If you're like many Americans, your first act of social isolation was in high school, when you stayed six feet away from chemistry class. But come back: author George Zaidan takes the scary out of the subject in "Ingredients."
There are no boiling beakers or Bunsen burners inside this book, and no lectures that don't include sarcasm and satire. You don't even need a white coat. Nope, this book is all about teaching readers in a way they can relate to, and in a way, that’ll make them laugh; Zaidan uses profanity (beware), but he also uses real terms and drawings you might see in a chemist's lab.
And that's the best part of this book: while explanations and humorously ridiculous (but valid) examples are found everywhere here, Zaidan manages to keep things scientific. Don't make the mistake, then, of thinking this book isn't serious.
It's also seriously funny, and it'll help you separate real studies from the really silly. If "worry" is your default mode these days, get "Ingredients" and chill. You'll eat it up.
"Beheld: A Novel"
- By TaraShea Nesbit
- c. 2020, Bloomsbury
- $26, $34.99 Canada; 275 pages
Either you are a have ... or you are a have not. If you are a have, you feel secure, knowing that what you need is close. If you are in the latter category, you may want for much and own very little. It's not fair, it's not equitable, and in the new book "Beheld" by TaraShea Nesbit, it gets worse.
She should have known it was coming.
The signs were all there, but while Alice Bradford noted them, she paid little heed. With three small children to tend and a household to run, she had no time for worry – although worry crept into her mind often.
It was "the year of our Lord sixteen hundred and thirty," a decade since a small handful of English landed at Plymouth and the colony had first settled. Alice wasn't among them then; she came later, after her best consort, Dorothy, died; and after Dorothy's husband, William, called for a new wife.
Life in Plymouth had gone well for Alice, although she missed the children she had by her first husband, boys who'd been left behind in Holland. William promised that both their sons would be brought soon; in the meantime, there was much to do – including things that, as the wife of the leader of the colony, were necessary but regretful. Alice did not want to confront her nearest neighbor's wife, or to tell her things she must know.

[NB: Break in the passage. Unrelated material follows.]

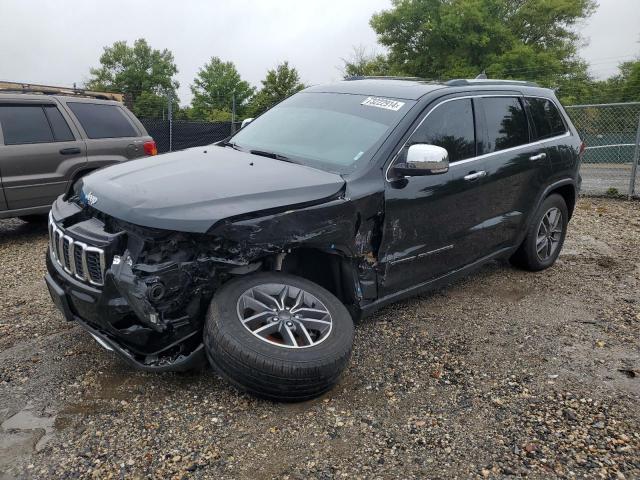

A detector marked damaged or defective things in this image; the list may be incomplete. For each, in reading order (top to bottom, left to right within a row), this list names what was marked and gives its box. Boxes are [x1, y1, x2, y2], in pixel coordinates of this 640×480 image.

Like her husband, John, Eleanor Billington came to Plymouth as an indentured slave. For seven years, she dressed, fed, cleaned, and cared for the colony's wealthier citizens, figuring that at the end of servitude, she'd become a full and equal member of the village, with cows, goats, acreage, and a home like everyone else's.
Alas, William Bradford and his soldier, Myles Standish ensured that that didn't happen, and though Eleanor chafed, she worried more about John.
She'd seen the dangers beyond the colony's fence. She knew what was inside the compound could be worse...
For weeks now, you've been stuck inside, and you've read everything from serial to cereal box. You're antsy. You're restless. So, here's your next book.
Don't judge it by its cover, though. It may appear that "Beheld" contains healthy sips from a handmaiden's novel and peeks of stuffy Puritanical life but it's really more of a mystery on top of a mystery on top of a feminist tale on top of a story of rich-versus-poor. Here, you'll meet people that history treats with heroics, but that author TaraShea Nesbit makes relatable as humans who lie, cheat, abuse, lie some more, and act with lasciviousness.
And that mystery...? From the first paragraph, you know something dreadful has happened, but Nesbit makes readers wait to find out, while a cold fog rolls over and skin-crawling doom creeps in. That shivery-ness makes this a perfect staying-in novel.
This is one of those gaspy tales that can hold you enthralled until it's time to shock you good, and if you need something different, find it. Indeed, "Beheld" is a book you must have.
The Bookworm is Terri Schlichenmeyer. She has been reading since she was 3 years old and never goes anywhere without a book. Terri lives on a hill in Wisconsin with two dogs and 11,000 books.